Woking is a large town and local government
district with borough status in the west of Surrey in South East
England. It functions as a dormitory town of the London commuter belt
and is located 23 miles (37 km) south west of Charing Cross in central
London. Woking town itself, excluding the district, has a population of
64,000.
Woking also plays a role in literature: it is the town in which the
Martians landed in H. G. Wells science fiction novel The War of the
Worlds. It also features in Douglas Adams's The Meaning of Liff, as the
word for when you go to the kitchen but forget why.
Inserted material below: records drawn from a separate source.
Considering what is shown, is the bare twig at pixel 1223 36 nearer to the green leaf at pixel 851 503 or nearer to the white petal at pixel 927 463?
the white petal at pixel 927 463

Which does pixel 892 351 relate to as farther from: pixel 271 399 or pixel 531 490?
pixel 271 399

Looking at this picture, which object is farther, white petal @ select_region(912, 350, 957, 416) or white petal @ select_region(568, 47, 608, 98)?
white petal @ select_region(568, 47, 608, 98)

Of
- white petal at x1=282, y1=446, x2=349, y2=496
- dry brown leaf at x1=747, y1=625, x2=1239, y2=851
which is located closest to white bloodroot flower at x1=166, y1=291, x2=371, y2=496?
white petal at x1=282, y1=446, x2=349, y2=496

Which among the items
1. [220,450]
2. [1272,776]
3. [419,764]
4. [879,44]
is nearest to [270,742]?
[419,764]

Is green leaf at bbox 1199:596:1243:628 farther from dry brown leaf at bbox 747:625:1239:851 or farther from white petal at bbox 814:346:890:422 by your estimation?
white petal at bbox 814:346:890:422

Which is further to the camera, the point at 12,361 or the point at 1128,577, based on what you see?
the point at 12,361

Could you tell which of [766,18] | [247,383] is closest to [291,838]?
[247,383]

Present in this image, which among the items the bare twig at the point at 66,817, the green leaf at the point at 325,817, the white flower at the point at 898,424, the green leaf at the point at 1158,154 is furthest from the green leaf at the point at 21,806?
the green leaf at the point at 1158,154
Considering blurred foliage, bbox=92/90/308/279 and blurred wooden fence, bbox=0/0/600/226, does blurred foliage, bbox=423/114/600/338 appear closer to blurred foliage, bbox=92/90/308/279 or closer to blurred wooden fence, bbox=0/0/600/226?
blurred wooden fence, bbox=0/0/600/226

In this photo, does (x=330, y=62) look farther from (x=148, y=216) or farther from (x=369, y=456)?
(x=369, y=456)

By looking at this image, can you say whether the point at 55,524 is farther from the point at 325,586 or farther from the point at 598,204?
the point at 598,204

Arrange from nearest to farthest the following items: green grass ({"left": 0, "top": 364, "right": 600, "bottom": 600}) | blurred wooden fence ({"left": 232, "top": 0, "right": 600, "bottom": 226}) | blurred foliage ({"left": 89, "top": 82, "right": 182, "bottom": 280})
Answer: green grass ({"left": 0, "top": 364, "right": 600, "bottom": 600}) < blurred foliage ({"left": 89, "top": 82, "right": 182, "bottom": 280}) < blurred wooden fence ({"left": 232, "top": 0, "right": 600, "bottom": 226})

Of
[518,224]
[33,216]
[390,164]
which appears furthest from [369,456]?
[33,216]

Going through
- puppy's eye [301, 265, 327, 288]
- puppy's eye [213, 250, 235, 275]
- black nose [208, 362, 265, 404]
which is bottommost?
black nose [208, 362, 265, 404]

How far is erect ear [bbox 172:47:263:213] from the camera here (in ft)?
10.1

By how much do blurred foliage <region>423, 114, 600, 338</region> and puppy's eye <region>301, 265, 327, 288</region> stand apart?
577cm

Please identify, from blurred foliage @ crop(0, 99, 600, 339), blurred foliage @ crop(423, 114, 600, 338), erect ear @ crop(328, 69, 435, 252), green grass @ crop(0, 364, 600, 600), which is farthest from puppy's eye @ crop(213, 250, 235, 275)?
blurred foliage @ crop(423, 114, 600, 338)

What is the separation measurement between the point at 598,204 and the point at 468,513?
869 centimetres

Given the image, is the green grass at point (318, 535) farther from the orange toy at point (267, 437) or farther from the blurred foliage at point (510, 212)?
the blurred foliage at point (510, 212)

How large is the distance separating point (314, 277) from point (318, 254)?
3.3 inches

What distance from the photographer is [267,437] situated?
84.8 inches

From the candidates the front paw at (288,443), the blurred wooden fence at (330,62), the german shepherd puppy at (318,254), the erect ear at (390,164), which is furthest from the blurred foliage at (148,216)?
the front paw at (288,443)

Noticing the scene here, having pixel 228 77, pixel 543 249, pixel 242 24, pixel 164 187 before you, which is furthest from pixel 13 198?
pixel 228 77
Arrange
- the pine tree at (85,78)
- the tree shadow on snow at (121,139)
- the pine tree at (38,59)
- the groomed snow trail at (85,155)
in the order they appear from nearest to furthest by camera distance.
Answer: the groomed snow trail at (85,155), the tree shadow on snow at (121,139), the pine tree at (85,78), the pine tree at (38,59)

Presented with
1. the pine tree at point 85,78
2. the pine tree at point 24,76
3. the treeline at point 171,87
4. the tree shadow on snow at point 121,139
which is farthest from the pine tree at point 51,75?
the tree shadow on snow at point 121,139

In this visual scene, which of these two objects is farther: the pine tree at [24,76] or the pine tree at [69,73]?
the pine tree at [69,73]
Woking's history starts in 673AD. Woking
began around this time as a settlement of a Wessex tribe, followers of
Wocca. The name has been corrupted and was spelt as Woccingas, Wochinges,
Wokynge, Wochynghe at different times.
Modern Woking was formed around the railway station built over 150 years
ago at the junction between trains to the south coast, the south-west of
England and the necropolis railway to Brookwood Cemetery. This cemetery
was developed by the London Necropolis Company as an overflow burial
ground for London's dead. Later, Woking was home to the first
crematorium in the United Kingdom (St Johns) and the first mosque in the
UK (on Oriental Road). The Shahjehan Mosque was commissioned by
Shahjehan, Begum of Bhopal (1868-1901), one of the four female Muslim
rulers of Bhopal who reigned between 1819 and 1926.
Woking has a modern shopping centre called The Peacocks and an older
shopping area, Wolsey Place.
The main area for evening entertainment is around Chertsey Road which
contains restaurants serving a number of cuisines and there are also
numerous bars and pubs. The Ambassadors cinemas and New Victoria Theatre
can be accessed via the top floor of The Peacocks.